## Required work
Return the data word for word. Pictures are to be omitted.

## Dataset extract
-- -- --

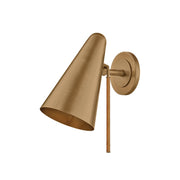 Troy Lighting Kobe 1Lt Wall Sconce, Patina Brass - B4712-PBR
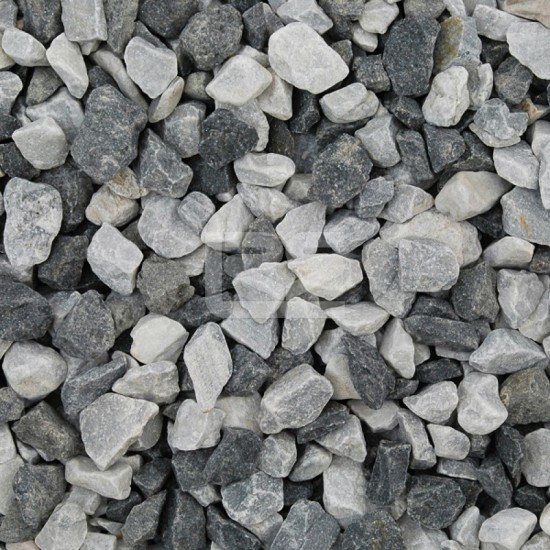 Black Ice Chippings 14-20mm Poly Bag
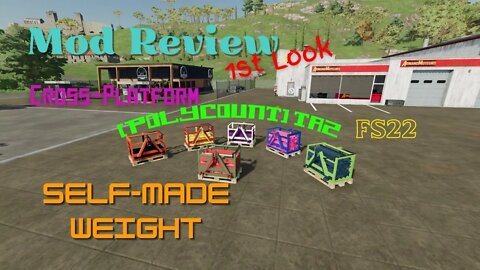 Self-Made Weight / Mod Review / 1st Look / [PolyCount] Taz / FS22 / Cross-Platform / LockNutz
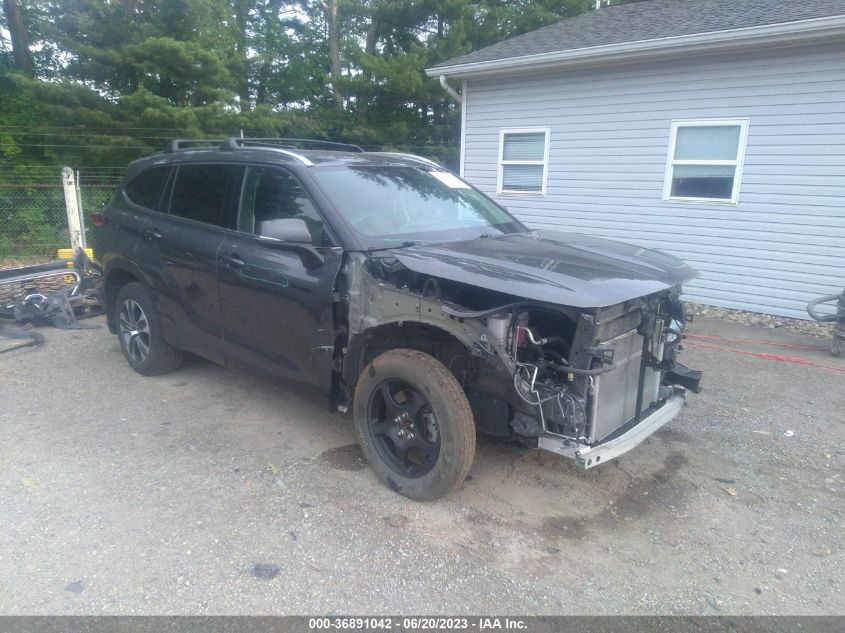 2021 TOYOTA HIGHLANDER HYBRID XLE - 5TDGBRCH4MS536774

-- -- --

## Response
 Troy Lighting Kobe 1Lt Wall Sconce, Patina Brass - B4712-PBR
 Black Ice Chippings 14-20mm Poly Bag
 Self-Made Weight / Mod Review / 1st Look / [PolyCount] Taz / FS22 / Cross-Platform / LockNutz
 2021 TOYOTA HIGHLANDER HYBRID XLE - 5TDGBRCH4MS536774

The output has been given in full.